EXERCISE: Since the listing below shows pictures, leave them out and write out exactly the lines from the line with "COOLERMASTER 750W 80+" to the line with "91-4099 Hikuono Street", both included, and no others.

DATA IN THIS EXERCISE:
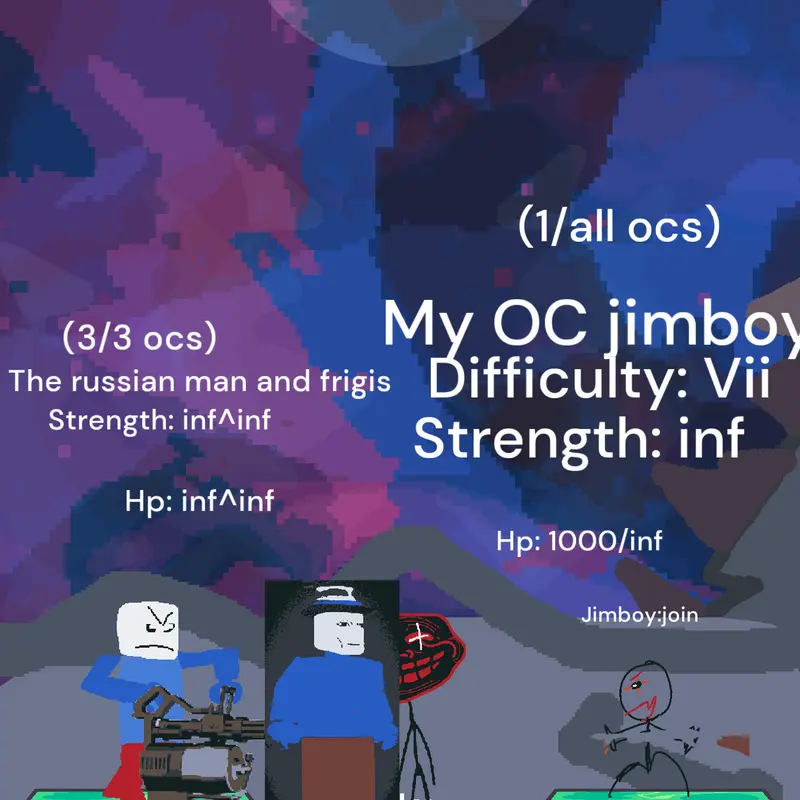 Game by @that-skibidi-user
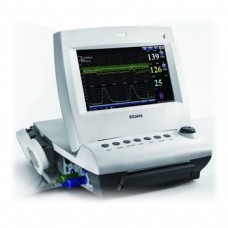 F6 Fetal Maternal Monitor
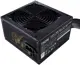 COOLERMASTER 750W 80+ BRONZE MWE v2 MPE-7501-ACABW-BEU 12cm Fanlı Power Supply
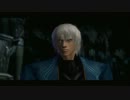 【DMC③HD】兄(鬼)と兄(屑)の悲痛なプレイ-Part01-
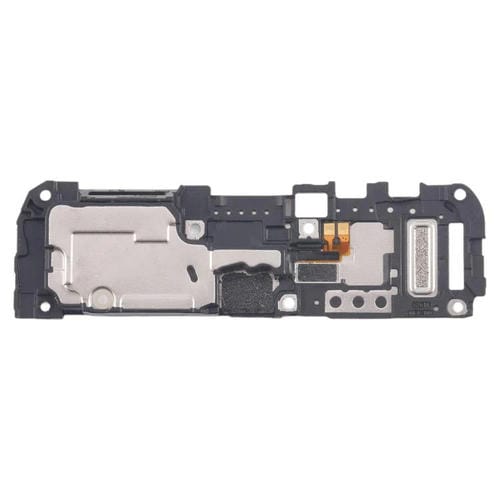 Para vivo X50 Pro V2005A Altavoz Timbre Timbre Original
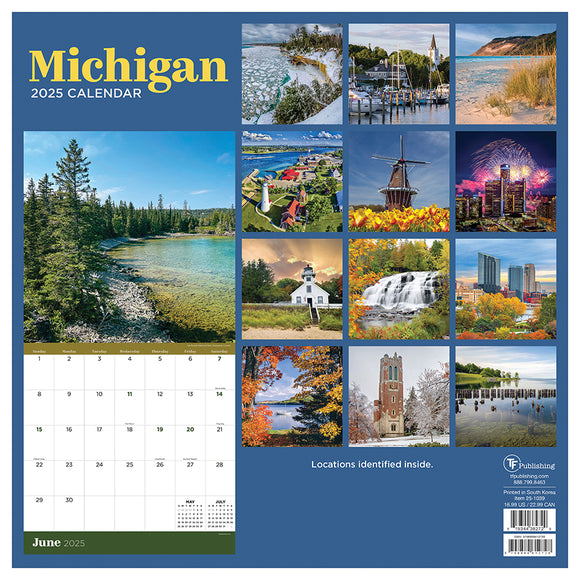 Is It Open On Memorial Day 2025 In Michigan? A Comprehensive Guide Is It Open On Memorial Day 2025 In Michigan? A Comprehensive Guide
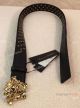 Replacement Replica Versace Mens Leather Belts (6)_th.jpg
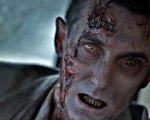 The Walking Dead: nuove anticipazioni sulla terza stagione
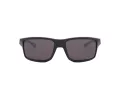 Oakley Gibston Sunčane Naočale 9449 01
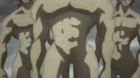 Magi: The Kingdom of Magic episodio 19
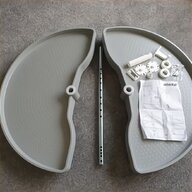 carousel tray for sale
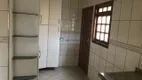 Foto 7 de Sobrado com 3 Quartos à venda, 123m² em Cidade Vargas, São Paulo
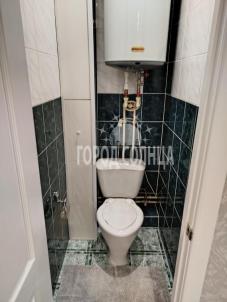 Продажа квартиры Омск. Московка-2, Ярослава Гашека, 13/2 Продажа квартиры Омск. Московка-2, Ярослава Гашека, 13/2
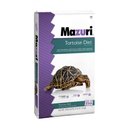 Mazuri Original 5M21 Tortoise Food, 25-lb bag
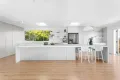 Property photo of 30 Hearn Road Mount Martha VIC 3934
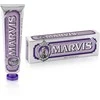Marvis Jasmin Mint Jazminų ir mėtų skonio dantų pasta, 85 ml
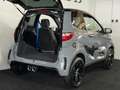 Aixam City Sport, GTO, Nardo, Carplay, Kubota Inkl Lieferung Gris - thumbnail 27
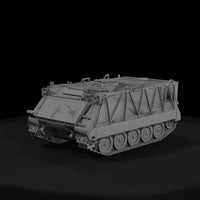 m113-apc-v2 — thumbnail 4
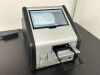 AGILENT BIOTEK Epoch2 Microplate Reader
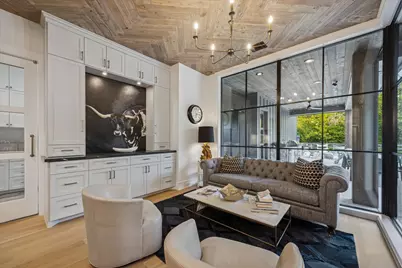 1525 Travis Street, Columbus, TX 78934 - Photo 12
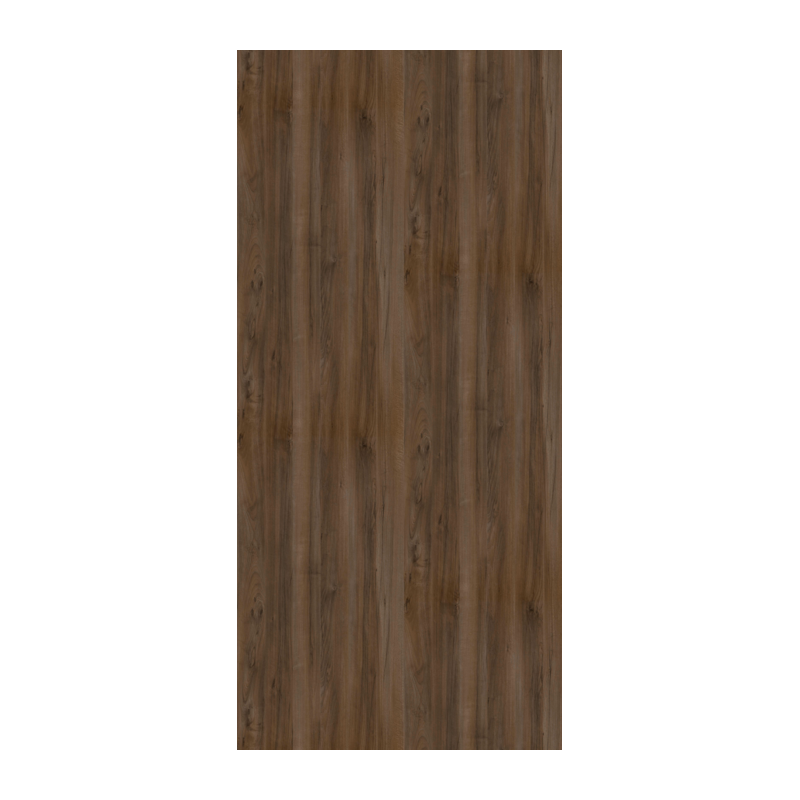 Egger Dohány Pacific Dió H3702 ST10 Forgácslap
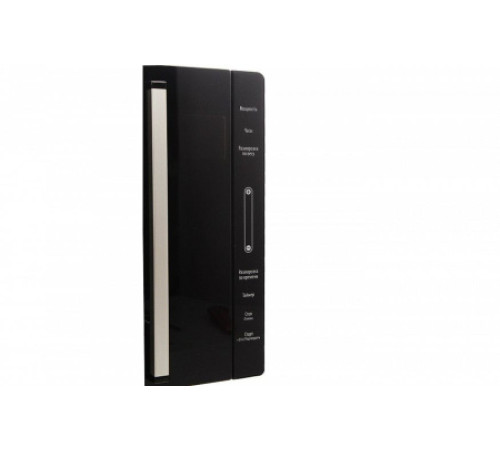 Микроволновая печь LERAN FMO 25IV95 B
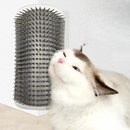 CoçaCat - Coçador de Parede para Gatos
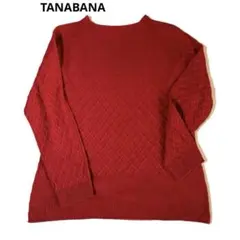 Item thumbnail for item 36294855-2962-4b60-8b30-7f0826694455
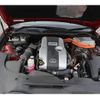 lexus rc 2019 CFJ1759166 image 19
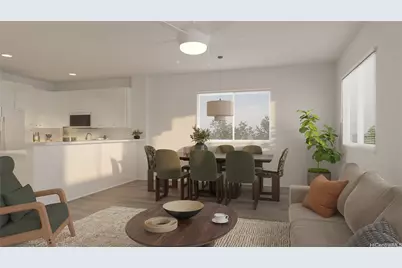 91-4099 Hikuono Street #514, Kapolei, HI 96707 - Photo 1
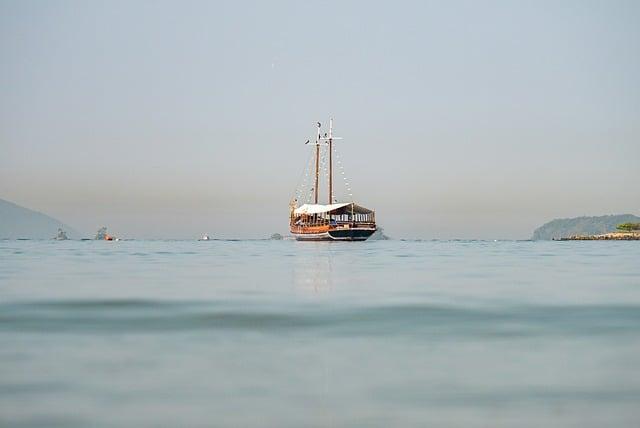 Rio de Janeiro, Brazil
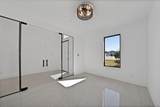 309 Whispering Way - Photo 7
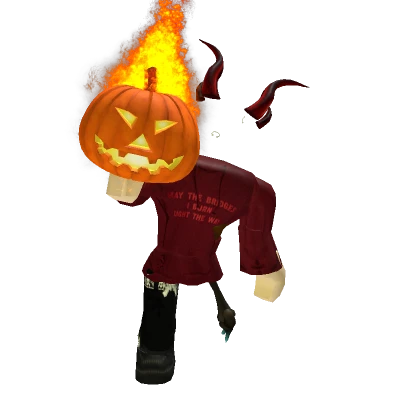 xssuIa's avatar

WRITTEN SOLUTION:
 COOLERMASTER 750W 80+ BRONZE MWE v2 MPE-7501-ACABW-BEU 12cm Fanlı Power Supply
 【DMC③HD】兄(鬼)と兄(屑)の悲痛なプレイ-Part01-
 Para vivo X50 Pro V2005A Altavoz Timbre Timbre Original
 Is It Open On Memorial Day 2025 In Michigan? A Comprehensive Guide Is It Open On Memorial Day 2025 In Michigan? A Comprehensive Guide
 Replacement Replica Versace Mens Leather Belts (6)_th.jpg
 The Walking Dead: nuove anticipazioni sulla terza stagione
 Oakley Gibston Sunčane Naočale 9449 01
 Magi: The Kingdom of Magic episodio 19
 carousel tray for sale
 Foto 7 de Sobrado com 3 Quartos à venda, 123m² em Cidade Vargas, São Paulo
 Продажа квартиры Омск. Московка-2, Ярослава Гашека, 13/2 Продажа квартиры Омск. Московка-2, Ярослава Гашека, 13/2
 Mazuri Original 5M21 Tortoise Food, 25-lb bag
 Property photo of 30 Hearn Road Mount Martha VIC 3934
Marvis Jasmin Mint Jazminų ir mėtų skonio dantų pasta, 85 ml
 Aixam City Sport, GTO, Nardo, Carplay, Kubota Inkl Lieferung Gris - thumbnail 27
 m113-apc-v2 — thumbnail 4
 AGILENT BIOTEK Epoch2 Microplate Reader
 1525 Travis Street, Columbus, TX 78934 - Photo 12
 Egger Dohány Pacific Dió H3702 ST10 Forgácslap
 Микроволновая печь LERAN FMO 25IV95 B
 CoçaCat - Coçador de Parede para Gatos
 Item thumbnail for item 36294855-2962-4b60-8b30-7f0826694455
 lexus rc 2019 CFJ1759166 image 19
 91-4099 Hikuono Street #514, Kapolei, HI 96707 - Photo 1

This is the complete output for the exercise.